Tarefa curta 1:
No texto sobre cinema, a quem o júri presidido por Jean Giono outorgou seu prêmio especial?
Tarefa curta 2:
Dê prosseguimento ao texto sobre cinema a partir do ponto em que ele termina.

Pouca gente deve lembrar-se de Jean Giono, autor de livros como O Homem Que Plantava Árvores e Um Hussardo no Telhado, e menos ainda de que, no final da 2.ª Guerra Mundial, ele chegou a ser preso, na França, acusado de colaboracionismo com os nazistas. Em 1961, Giono presidiu o júri de Cannes. Deu uma declaração que entrou para os anais do festival. Disse que não gostava de recepções, nem de filmes. Seu júri dividiu a Palma de Ouro entre Luís Buñuel (Viridiana) e Henri Colpi (Une Aussi Longue Absence). Outorgou seu prêmio especial ao polonês Jerzy Kawalerowicz, por Madre Joana dos Anjos.

O célebre episódio das freiras possessas de Loudun e uma possível influência sobre Glauber Rocha. Deus e o Diabo na Terra do Sol, Terra em Transe, O Dragão da Maldade Contra o Santo Guerreiro - a estrutura bipolar é característica dos maiores filmes do autor brasileiro. Antes dele, Kawalerowicz já criara os espaços do convento e da taverna, e entre eles o deserto, como expressões de uma indagação existencial e até metafísica. Exatamente dez anos depois o inglês Ken Russell colocou nas telas a sua versão do mesmo episódio. Russell era considerado na época o enfant terrible do cinema inglês. Incursionara pelo cinema de agentes secretos com O Cérebro de Um Bilhão de Dólares, foi para o Oscar com sua adaptaçãoo de D.H. Lawrence - Glenda Jackson ganhou o prêmio por Mulheres Apaixonadas, mas a cena que fica é a da briga de Alan Bates e Oliver Reed, ambos nus - e de novo com Glenda propôs a releitura da vida e obra de Tchaikovsky, ele como homossexual e sua mulher como ninfomaníaca em Delírio de Amor, primeira de uma série de biografias de grandes músicos que ele fez no cinema.

Linhas extraídas:
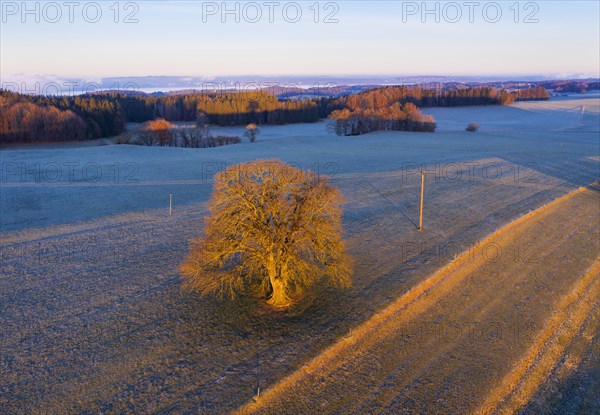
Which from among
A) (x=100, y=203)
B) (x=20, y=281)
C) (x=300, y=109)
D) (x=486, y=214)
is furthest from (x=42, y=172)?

Resposta da tarefa 1:
Ao polonês Jerzy Kawalerowicz, por Madre Joana dos Anjos.

Resposta da tarefa 2:
Ken Russel! Seu nome virara sinônimo de excesso. Vale lembrar o que escreve Jean Tulard no Dicionário de Cinema - “Nem contenção, nem comedimento - nenhuma preocupação com a exatidão ou em ser realista como nas biografias musicais hollywoodianas e soviéticas, mas um ponto de vista subjetivo e uma torrente de imagens que não deixa o espectador retomar o fôlego.” Tulard faz a ressalva - “Todo esse delírio é desordenado apenas aparentemente.” Numa entrevista em 1997, o diretor conta como tudo começou - “O produtor Robert Solo me enviou uma cópia da peça The Devils, de John Whiting, e um exemplar do livro de Aldous Huxley, de 1952, The Devils of Loudun, acrescidos de uma nota - 'Gostaria de fazer um filme?' Lembrava-me de haver visto a peça, mas não conhecia o livro. Li-o e achei o material muito rico, fiquei fisgado e imediatamente disse sim.” Mal o projeto foi anunciado e Russell foi contactado pelo ator Richard Johnson, que havia feito o protagonista masculino, Urbain Grandier, na montagem da peça de Whiting pela Royal Shakespeare Company, em 1961.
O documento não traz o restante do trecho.